# Is it ok to use just chicken liver?



## Kat (Jul 12, 2011)

I have tried pork and lamb liver, Ruby refuses to eat them. The only liver she will eat without a fuss is chicken liver. Am I fine just feeding her chicken liver? Iv tried, but she looks like she is going to puke whenever I try and force her to eat the pork or lamb liver.


----------



## magicre (Apr 7, 2010)

chicken liver lacks the whallop other livers offer.

at her weight, she doesn't get much.

why not just give her a little sliver in her mini meatballs every day...she shouldn't need more than that..


----------



## Kat (Jul 12, 2011)

Ahhh smart! I wonder if that would trick her into eating the pork or lamb liver. I will give it a try tomorrow. Thanks


----------



## magicre (Apr 7, 2010)

Kat said:


> Ahhh smart! I wonder if that would trick her into eating the pork or lamb liver. I will give it a try tomorrow. Thanks


not always easy to be smarter than the dog


----------



## Liz (Sep 27, 2010)

I think Re's idea is great. At the same time she is on so many supplements and such for the liver thing that I really wouldn't fuss til I got her numbers down. It may be just that I have so many that I try to keep things simple but I don't see a big deal with tackling the liver deal later if she will at least eat chicken liver. Next month would be soon enough for me. But I am into keeping things simple.


----------



## AveryandAudrey (Sep 20, 2010)

My dogs won't even sniff pork liver, but they'll eat beef liver and 2 of my dogs get chicken liver. I'm still looking for more liver sources. I hope you can trick ruby! I have to trick Avery daily into taking her joint pill.

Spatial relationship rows
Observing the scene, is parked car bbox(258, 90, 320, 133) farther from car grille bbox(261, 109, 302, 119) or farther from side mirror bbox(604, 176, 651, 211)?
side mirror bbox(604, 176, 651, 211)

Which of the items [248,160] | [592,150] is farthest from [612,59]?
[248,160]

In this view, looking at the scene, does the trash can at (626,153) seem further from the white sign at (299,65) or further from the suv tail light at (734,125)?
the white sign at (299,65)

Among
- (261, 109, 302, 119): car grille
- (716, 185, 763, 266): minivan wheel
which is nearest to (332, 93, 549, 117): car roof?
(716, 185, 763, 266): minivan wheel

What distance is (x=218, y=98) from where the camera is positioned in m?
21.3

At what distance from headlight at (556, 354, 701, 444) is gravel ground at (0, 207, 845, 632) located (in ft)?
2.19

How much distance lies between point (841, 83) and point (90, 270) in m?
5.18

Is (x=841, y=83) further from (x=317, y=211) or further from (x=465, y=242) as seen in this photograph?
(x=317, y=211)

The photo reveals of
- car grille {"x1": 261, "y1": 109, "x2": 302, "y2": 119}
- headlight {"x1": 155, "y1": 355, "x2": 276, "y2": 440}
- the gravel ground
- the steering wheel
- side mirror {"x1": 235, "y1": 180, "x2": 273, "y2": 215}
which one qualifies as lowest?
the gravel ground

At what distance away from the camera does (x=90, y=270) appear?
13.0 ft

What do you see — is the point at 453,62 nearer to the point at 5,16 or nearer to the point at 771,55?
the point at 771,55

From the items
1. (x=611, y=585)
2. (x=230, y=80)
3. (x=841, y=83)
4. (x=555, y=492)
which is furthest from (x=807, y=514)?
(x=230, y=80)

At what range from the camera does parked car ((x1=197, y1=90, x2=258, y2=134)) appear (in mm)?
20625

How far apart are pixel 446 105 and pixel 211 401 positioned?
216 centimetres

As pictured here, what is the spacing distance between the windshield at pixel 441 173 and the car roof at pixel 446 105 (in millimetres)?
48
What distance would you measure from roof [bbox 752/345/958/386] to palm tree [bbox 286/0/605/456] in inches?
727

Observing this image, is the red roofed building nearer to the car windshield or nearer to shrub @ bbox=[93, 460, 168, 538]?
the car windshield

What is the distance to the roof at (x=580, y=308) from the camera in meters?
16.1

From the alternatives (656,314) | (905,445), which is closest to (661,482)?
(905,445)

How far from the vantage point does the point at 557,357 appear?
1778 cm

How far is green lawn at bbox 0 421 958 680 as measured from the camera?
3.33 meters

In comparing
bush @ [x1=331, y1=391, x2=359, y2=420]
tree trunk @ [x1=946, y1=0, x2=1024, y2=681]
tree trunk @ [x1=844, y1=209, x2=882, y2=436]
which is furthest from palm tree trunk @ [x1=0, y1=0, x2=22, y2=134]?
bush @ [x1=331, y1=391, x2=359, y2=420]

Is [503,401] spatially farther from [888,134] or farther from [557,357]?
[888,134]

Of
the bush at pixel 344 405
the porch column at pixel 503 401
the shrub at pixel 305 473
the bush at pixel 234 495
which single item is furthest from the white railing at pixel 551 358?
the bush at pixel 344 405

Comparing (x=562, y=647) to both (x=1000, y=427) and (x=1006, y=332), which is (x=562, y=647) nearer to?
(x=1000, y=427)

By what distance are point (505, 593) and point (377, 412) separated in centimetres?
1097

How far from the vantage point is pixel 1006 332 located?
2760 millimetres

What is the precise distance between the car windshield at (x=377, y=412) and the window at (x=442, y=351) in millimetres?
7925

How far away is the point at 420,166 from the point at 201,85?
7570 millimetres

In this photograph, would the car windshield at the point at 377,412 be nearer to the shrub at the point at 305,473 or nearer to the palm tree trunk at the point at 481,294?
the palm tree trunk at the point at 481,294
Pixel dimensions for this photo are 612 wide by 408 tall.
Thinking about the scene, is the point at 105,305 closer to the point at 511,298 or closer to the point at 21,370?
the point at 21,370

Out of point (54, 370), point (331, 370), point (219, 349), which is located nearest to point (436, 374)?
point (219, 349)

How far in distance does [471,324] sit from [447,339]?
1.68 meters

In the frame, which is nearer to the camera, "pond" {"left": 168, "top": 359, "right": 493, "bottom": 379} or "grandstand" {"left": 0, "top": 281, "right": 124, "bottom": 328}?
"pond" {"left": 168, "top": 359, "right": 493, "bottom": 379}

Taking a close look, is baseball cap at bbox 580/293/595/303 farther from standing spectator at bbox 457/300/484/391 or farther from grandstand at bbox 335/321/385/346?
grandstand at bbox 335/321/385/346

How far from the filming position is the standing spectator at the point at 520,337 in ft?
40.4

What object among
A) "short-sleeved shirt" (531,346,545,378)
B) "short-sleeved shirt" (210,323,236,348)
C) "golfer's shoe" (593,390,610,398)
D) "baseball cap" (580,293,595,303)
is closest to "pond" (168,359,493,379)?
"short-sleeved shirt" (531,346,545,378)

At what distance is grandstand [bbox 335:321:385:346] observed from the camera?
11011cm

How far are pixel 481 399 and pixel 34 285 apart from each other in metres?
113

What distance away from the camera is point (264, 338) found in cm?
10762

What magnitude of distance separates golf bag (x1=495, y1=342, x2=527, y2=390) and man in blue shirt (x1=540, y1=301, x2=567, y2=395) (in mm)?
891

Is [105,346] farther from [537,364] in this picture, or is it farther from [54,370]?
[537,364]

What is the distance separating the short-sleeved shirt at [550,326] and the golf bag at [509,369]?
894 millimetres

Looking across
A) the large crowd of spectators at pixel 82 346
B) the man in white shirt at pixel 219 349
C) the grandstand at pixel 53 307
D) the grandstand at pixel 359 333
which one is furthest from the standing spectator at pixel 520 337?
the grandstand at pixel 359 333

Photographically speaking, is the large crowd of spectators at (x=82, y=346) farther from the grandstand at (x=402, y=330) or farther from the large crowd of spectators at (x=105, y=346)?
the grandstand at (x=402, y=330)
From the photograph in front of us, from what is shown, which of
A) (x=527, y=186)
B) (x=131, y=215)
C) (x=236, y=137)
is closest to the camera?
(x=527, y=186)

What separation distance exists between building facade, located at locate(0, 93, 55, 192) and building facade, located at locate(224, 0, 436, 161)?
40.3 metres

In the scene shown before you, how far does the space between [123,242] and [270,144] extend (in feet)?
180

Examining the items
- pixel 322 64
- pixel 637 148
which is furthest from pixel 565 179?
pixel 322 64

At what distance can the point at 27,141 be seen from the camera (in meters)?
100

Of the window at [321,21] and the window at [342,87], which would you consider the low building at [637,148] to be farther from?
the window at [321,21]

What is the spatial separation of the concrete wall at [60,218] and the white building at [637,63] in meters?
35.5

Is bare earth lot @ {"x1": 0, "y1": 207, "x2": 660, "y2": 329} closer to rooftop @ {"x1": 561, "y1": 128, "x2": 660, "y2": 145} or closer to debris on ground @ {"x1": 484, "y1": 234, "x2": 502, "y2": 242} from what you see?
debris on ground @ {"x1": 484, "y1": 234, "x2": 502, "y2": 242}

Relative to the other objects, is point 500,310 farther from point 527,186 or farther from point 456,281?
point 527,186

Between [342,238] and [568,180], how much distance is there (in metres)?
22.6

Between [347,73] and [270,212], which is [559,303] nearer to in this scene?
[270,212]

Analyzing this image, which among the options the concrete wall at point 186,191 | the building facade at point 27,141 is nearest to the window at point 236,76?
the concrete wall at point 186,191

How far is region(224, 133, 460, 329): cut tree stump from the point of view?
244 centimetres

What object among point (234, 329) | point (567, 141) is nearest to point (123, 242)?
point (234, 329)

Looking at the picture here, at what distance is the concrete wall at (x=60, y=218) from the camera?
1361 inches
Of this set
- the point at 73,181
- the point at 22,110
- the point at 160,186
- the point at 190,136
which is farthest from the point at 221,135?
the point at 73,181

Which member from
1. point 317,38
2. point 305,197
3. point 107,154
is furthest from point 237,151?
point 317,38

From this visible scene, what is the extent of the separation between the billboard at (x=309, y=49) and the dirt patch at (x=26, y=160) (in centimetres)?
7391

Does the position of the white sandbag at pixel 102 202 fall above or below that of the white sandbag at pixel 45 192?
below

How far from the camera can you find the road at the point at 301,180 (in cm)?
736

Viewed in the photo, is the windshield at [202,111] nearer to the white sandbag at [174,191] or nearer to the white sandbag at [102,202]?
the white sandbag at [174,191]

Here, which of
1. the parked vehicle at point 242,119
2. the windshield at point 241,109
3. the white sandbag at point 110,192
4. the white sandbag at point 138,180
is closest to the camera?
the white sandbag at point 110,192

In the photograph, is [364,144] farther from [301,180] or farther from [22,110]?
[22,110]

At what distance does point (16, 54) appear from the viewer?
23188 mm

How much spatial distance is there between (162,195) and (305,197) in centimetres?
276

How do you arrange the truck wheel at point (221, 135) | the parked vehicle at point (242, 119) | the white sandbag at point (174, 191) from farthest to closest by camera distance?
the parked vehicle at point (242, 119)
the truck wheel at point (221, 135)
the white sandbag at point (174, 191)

| LIST OF TASKS |
[a] Render this sentence from the chicken liver thread in Spanish: "The only liver she will eat without a fuss is chicken liver."
[b] In the chicken liver thread, what does AveryandAudrey have to trick Avery into taking every day?
[c] Carry on the chicken liver thread from its final post.
The rows stand apart from the chicken liver thread as separate material.

| RESPONSES TO THE TASKS |
[a] El único hígado que come sin problemas es el hígado de pollo.

[b] Her joint pill.

[c]
----------



## lab mom (May 6, 2012)

Beef liver is the more potent than chicken or turkey liver. But I have not looked up pork liver. I have not tried pork liver. The dogs love chicken and turkey liver, but one will not eat even the tiniest piece of beef liver hidden in his food. I am going to try pureeing it for him, in the hopes he thinks it is just part of the bloody juice. :wof:


----------



## whiteleo (Sep 7, 2008)

I find this so interesting....My guys hate chicken liver, but will gladly eat bison, beef, and lamb liver, it can be frozen or completely thawed, doesn't matter!


----------



## naturalfeddogs (Jan 6, 2011)

It is very interesting! Mine hate chicken liver (I have to force that one), but absolutely love beef liver. I haven't tried pork liver yet, but I should.


----------



## Donna Little (May 31, 2011)

All 10 of mine will eat any liver but still get runny poop with the tiniest bit. I just got some pork liver and we're gonna try that next and hope for the best. 
Runny poop X 10 = not good for me.....:frown:


----------



## KC23 (Nov 17, 2010)

I'm glad that my 3 will eat any kind of liver without hesitation--chicken, beef, pork and lamb. I feed it thawed. 

The meatballs work great so I'd give them a try. I hide herbs in mine, and then just toss them to the dogs. They are very convenient for traveling too. I make up several 1 and 2 oz. meatballs, and it makes it easy to portion out meals or snacks.


----------



## doggoblin (Jun 6, 2011)

The only way to get Nelson to eat liver is to flash fry it. We tried hiding it but he always managed to dissect his food. As a result we actually feed a large portion of liver so it's still raw on the inside. Luckily it doesn't give them the runs.


----------



## xchairity_casex (Oct 8, 2011)

Cesar favors beef liver, but will eat chicken liver too


----------



## magicre (Apr 7, 2010)

i don't know how i lucked out but i did.

i might have used tough love on them though.

feed that first or don't eat. i think i might have done that.....

took bubba a day
took malia two.

now they eat. anything.


----------



## magicre (Apr 7, 2010)

Liz said:


> I think Re's idea is great. At the same time she is on so many supplements and such for the liver thing that I really wouldn't fuss til I got her numbers down. It may be just that I have so many that I try to keep things simple but I don't see a big deal with tackling the liver deal later if she will at least eat chicken liver. Next month would be soon enough for me. But I am into keeping things simple.


i keep forgetting you're on a detox.

i agree with liz.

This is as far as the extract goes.